Pictures do not belong in the copy. Write out exactly the lines from the one containing "By what distance" through the end of the data.
- - - -
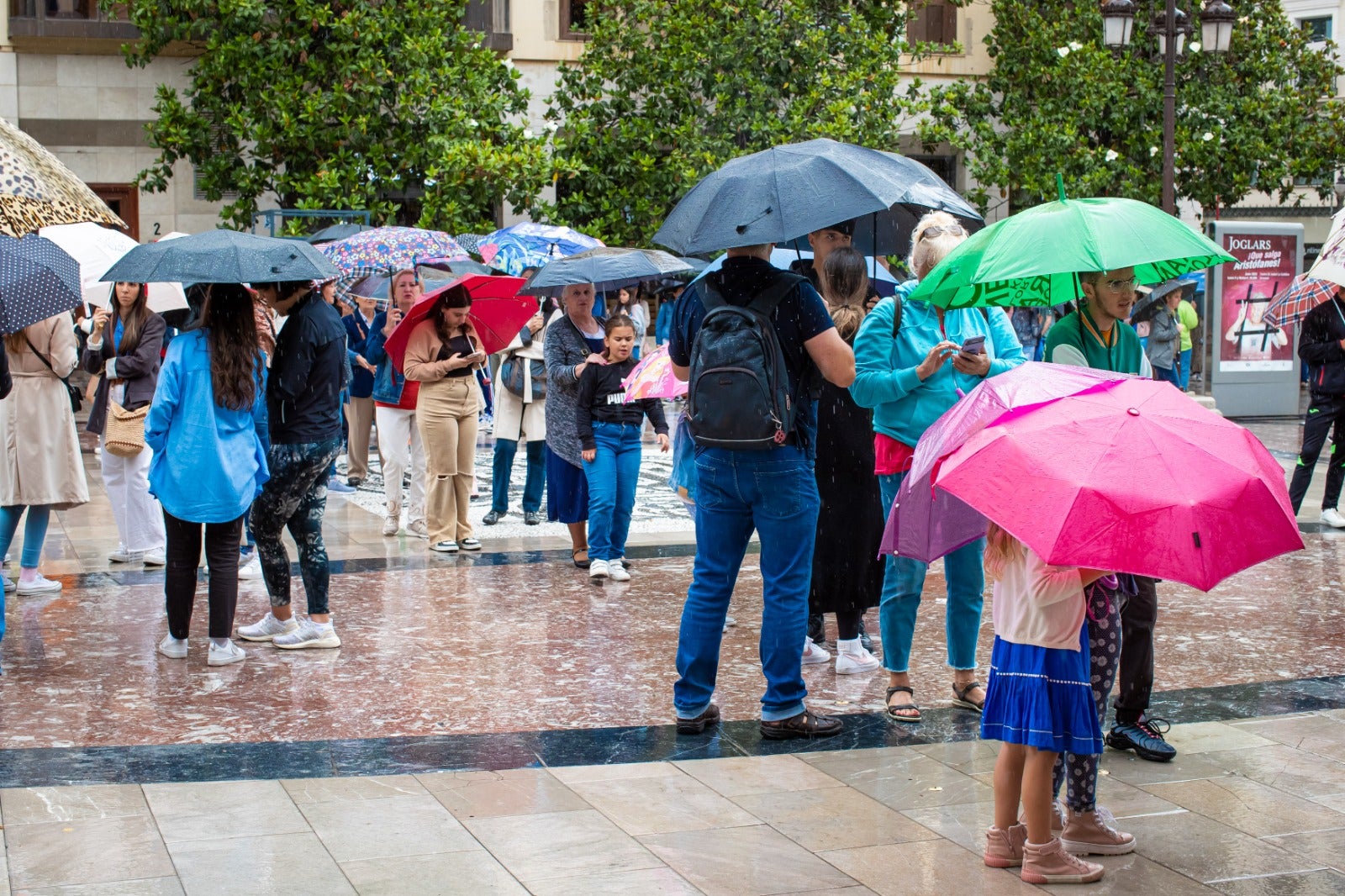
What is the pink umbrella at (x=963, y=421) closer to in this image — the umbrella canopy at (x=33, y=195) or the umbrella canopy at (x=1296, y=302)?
the umbrella canopy at (x=33, y=195)

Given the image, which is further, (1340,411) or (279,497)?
(1340,411)

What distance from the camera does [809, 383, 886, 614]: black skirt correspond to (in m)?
6.38

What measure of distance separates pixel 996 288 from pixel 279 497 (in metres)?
3.44

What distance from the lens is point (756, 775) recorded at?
16.5 feet

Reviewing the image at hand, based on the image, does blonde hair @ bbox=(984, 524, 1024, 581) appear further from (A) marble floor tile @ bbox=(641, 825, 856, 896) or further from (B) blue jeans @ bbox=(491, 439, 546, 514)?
(B) blue jeans @ bbox=(491, 439, 546, 514)

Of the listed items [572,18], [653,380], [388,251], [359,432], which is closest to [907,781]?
[653,380]

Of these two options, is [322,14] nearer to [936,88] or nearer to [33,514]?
[936,88]

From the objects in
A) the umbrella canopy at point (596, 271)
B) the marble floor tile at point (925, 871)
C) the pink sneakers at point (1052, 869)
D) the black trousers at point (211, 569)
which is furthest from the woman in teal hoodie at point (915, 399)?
the umbrella canopy at point (596, 271)

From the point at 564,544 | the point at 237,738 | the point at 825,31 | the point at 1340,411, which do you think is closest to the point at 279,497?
the point at 237,738

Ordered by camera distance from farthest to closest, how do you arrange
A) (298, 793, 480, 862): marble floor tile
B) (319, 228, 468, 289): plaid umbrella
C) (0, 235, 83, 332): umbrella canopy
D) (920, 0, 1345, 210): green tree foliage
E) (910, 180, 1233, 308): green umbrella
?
1. (920, 0, 1345, 210): green tree foliage
2. (319, 228, 468, 289): plaid umbrella
3. (0, 235, 83, 332): umbrella canopy
4. (910, 180, 1233, 308): green umbrella
5. (298, 793, 480, 862): marble floor tile

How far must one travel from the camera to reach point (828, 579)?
640 centimetres

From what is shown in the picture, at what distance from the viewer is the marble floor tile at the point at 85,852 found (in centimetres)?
407

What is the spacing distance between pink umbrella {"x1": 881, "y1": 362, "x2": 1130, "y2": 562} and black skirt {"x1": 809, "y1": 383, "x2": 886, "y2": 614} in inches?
64.8

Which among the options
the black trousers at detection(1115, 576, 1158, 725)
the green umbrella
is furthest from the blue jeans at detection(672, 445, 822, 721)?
the black trousers at detection(1115, 576, 1158, 725)
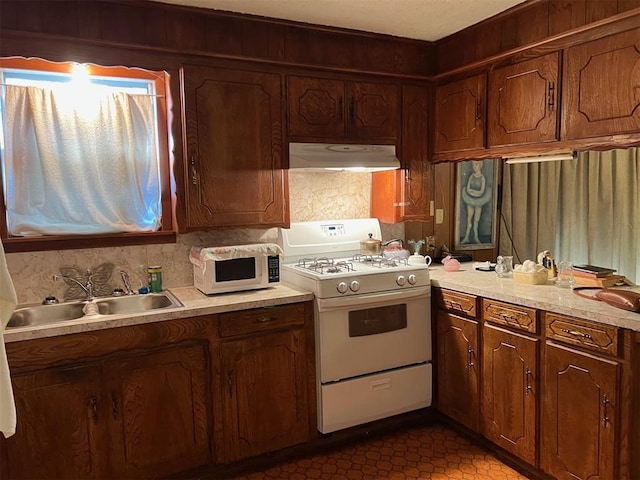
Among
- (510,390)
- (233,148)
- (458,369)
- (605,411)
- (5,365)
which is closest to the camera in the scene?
(5,365)

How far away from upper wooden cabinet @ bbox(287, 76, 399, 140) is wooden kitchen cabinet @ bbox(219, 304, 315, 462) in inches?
43.8

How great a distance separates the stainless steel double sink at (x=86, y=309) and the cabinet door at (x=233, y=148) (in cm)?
47

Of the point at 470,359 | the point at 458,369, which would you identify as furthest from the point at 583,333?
the point at 458,369

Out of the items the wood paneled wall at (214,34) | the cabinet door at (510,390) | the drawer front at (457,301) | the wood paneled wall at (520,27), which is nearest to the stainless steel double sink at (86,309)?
the wood paneled wall at (214,34)

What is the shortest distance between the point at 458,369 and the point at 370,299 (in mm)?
693

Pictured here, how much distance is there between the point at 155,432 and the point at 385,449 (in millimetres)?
1298

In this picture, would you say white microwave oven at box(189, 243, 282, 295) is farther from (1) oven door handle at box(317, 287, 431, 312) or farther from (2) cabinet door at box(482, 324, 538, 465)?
(2) cabinet door at box(482, 324, 538, 465)

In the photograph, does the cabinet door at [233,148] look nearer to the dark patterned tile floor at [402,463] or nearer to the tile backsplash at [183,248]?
the tile backsplash at [183,248]

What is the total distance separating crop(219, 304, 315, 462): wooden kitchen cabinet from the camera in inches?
98.0

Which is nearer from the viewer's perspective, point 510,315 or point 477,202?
point 510,315

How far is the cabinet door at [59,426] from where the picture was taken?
6.80 ft

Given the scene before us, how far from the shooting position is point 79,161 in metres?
2.60

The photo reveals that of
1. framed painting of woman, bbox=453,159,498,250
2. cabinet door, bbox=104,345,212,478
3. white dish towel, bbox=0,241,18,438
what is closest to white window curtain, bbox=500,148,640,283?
framed painting of woman, bbox=453,159,498,250

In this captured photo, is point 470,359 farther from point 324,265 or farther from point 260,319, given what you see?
point 260,319
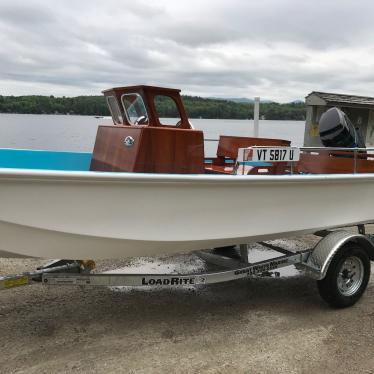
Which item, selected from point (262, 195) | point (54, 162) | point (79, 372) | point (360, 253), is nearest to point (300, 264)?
point (360, 253)

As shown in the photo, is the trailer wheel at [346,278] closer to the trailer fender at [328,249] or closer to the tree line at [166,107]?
the trailer fender at [328,249]

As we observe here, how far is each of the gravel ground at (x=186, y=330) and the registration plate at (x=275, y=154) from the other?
142cm

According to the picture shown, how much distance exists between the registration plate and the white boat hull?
28cm

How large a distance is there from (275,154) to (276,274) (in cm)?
128

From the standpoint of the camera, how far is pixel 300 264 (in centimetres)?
454

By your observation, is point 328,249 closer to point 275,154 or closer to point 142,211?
point 275,154

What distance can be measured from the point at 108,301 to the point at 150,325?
2.19 ft

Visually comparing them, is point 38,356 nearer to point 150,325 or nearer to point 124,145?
point 150,325

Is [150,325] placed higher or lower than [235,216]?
lower

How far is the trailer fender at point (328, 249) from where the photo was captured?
429 cm

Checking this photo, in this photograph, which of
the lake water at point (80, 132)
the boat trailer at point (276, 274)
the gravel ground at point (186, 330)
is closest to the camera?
the gravel ground at point (186, 330)

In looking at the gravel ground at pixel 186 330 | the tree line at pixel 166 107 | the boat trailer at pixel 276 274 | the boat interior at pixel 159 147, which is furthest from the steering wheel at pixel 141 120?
the gravel ground at pixel 186 330

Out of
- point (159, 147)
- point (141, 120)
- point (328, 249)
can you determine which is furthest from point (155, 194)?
point (328, 249)

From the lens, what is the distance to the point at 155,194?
351 cm
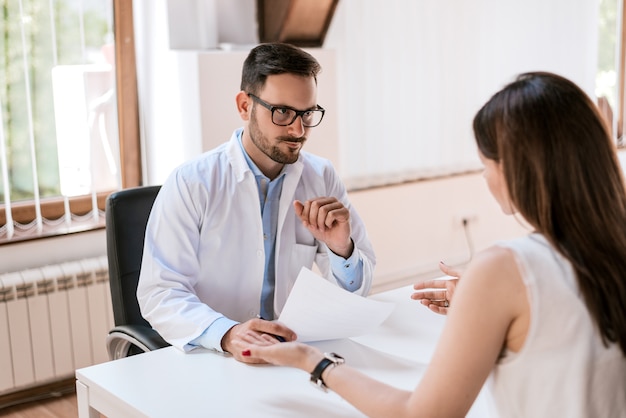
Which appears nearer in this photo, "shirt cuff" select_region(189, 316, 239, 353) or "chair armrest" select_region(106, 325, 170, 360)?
"shirt cuff" select_region(189, 316, 239, 353)

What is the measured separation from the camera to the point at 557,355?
1.12 metres

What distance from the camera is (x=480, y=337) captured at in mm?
1120

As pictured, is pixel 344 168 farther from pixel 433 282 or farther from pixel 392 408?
pixel 392 408

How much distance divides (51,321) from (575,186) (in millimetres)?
2500

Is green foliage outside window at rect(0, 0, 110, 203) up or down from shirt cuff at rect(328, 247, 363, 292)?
up

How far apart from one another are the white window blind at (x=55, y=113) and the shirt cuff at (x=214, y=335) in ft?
5.47

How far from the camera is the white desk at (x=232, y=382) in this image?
140cm

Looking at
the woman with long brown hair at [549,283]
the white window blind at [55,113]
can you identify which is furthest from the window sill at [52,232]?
the woman with long brown hair at [549,283]

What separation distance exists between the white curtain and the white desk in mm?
2293

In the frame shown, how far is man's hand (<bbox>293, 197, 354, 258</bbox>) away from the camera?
6.19 ft

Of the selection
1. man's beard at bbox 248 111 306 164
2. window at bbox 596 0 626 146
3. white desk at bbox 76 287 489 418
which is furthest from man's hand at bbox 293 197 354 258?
window at bbox 596 0 626 146

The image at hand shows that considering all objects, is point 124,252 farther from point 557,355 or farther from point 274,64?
point 557,355

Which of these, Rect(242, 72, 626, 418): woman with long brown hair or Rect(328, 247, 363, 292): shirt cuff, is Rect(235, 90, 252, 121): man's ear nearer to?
Rect(328, 247, 363, 292): shirt cuff

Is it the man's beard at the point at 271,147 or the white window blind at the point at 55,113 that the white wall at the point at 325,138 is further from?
the man's beard at the point at 271,147
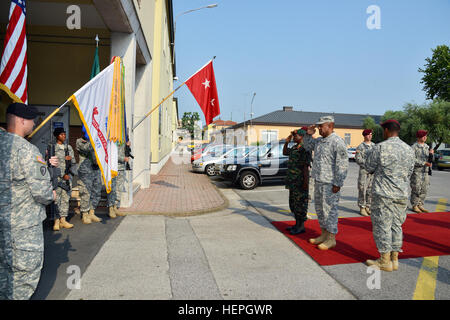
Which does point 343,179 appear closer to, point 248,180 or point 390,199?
point 390,199

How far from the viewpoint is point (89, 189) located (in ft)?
18.6

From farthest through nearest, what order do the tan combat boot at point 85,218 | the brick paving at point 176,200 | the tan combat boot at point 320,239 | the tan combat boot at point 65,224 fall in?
the brick paving at point 176,200, the tan combat boot at point 85,218, the tan combat boot at point 65,224, the tan combat boot at point 320,239

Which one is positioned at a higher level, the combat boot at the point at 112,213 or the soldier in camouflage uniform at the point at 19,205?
the soldier in camouflage uniform at the point at 19,205

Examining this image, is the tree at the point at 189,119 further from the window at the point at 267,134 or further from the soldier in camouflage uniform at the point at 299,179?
the soldier in camouflage uniform at the point at 299,179

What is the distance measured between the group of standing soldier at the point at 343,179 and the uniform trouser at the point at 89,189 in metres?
3.77

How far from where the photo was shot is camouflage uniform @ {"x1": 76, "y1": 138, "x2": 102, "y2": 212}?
5.58 m

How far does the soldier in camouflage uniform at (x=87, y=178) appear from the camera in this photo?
5.58 metres

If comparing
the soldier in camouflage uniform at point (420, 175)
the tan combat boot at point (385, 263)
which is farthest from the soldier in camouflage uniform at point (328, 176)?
the soldier in camouflage uniform at point (420, 175)

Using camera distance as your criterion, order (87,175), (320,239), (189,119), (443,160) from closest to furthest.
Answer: (320,239), (87,175), (443,160), (189,119)

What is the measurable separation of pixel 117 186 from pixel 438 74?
40.7 metres

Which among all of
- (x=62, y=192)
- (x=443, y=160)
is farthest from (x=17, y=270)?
(x=443, y=160)

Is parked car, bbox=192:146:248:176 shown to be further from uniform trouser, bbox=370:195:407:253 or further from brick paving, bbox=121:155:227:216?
uniform trouser, bbox=370:195:407:253
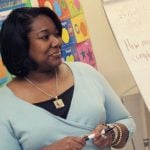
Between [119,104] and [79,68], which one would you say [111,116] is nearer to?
[119,104]

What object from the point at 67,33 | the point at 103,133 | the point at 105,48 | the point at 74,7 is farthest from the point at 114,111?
the point at 105,48

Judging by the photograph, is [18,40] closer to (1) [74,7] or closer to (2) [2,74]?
(2) [2,74]

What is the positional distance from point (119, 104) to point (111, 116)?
0.06 m

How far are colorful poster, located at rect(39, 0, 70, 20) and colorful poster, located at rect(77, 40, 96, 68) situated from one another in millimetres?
193

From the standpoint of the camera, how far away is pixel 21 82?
123cm

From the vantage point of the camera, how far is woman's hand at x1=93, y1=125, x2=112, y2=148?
1125 mm

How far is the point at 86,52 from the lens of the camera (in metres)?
1.89

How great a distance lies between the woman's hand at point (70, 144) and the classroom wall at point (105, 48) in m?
1.03

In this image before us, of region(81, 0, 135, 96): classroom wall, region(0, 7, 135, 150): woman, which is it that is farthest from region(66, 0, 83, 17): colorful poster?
region(0, 7, 135, 150): woman

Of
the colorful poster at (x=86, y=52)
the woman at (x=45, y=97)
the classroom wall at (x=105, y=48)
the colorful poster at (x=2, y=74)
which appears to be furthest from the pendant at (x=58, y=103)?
the classroom wall at (x=105, y=48)

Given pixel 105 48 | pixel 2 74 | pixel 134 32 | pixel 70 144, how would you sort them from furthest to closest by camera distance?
pixel 105 48 → pixel 134 32 → pixel 2 74 → pixel 70 144

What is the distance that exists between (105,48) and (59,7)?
0.52 metres

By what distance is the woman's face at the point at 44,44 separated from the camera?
117 cm

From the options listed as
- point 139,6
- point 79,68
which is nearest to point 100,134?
point 79,68
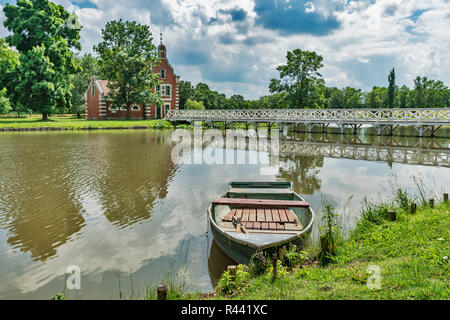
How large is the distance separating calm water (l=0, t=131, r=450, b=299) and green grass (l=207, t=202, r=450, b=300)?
A: 101cm

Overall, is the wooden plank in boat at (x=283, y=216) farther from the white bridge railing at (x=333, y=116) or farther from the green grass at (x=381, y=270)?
the white bridge railing at (x=333, y=116)

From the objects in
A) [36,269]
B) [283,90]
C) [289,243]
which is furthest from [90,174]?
[283,90]

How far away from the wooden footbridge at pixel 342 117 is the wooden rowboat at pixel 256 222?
74.9 feet

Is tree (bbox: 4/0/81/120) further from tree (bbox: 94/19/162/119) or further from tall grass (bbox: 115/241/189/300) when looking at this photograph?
tall grass (bbox: 115/241/189/300)

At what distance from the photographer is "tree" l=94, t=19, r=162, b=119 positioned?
38.2m

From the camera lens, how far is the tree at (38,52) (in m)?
34.2

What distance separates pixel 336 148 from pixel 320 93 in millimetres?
26111

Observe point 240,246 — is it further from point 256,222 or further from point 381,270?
point 381,270

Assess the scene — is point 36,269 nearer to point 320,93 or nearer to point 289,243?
point 289,243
- - - -
→ ANSWER FOR THE TASK:
By what distance is the woman's face at the point at 44,44 separated from the camera?
117 cm

From the options listed as
- point 139,6
- point 79,68
which is nearest to point 100,134?
point 79,68
How large is the distance separating calm water (l=0, t=131, r=450, b=299) and green grass (l=207, t=202, r=450, b=300)?
A: 101cm

Overall, is the wooden plank in boat at (x=283, y=216) farther from the white bridge railing at (x=333, y=116) or farther from the green grass at (x=381, y=270)?
the white bridge railing at (x=333, y=116)

From the objects in
A) [36,269]
B) [283,90]
C) [289,243]
which is furthest from [90,174]?
[283,90]

How far away from the wooden footbridge at pixel 342 117 is the wooden rowboat at pixel 256 222?
74.9 feet

Is tree (bbox: 4/0/81/120) further from tree (bbox: 94/19/162/119) or further from tall grass (bbox: 115/241/189/300) when looking at this photograph?
tall grass (bbox: 115/241/189/300)

At what distance from the photographer is "tree" l=94, t=19, r=162, b=119 positioned?
38.2m

From the camera lens, how far is the tree at (38,52) (in m)?
34.2

What distance separates pixel 336 148 from pixel 320 93 in millimetres?
26111

Observe point 240,246 — is it further from point 256,222 or further from point 381,270?
point 381,270

Assess the scene — is point 36,269 nearer to point 320,93 or nearer to point 289,243?
point 289,243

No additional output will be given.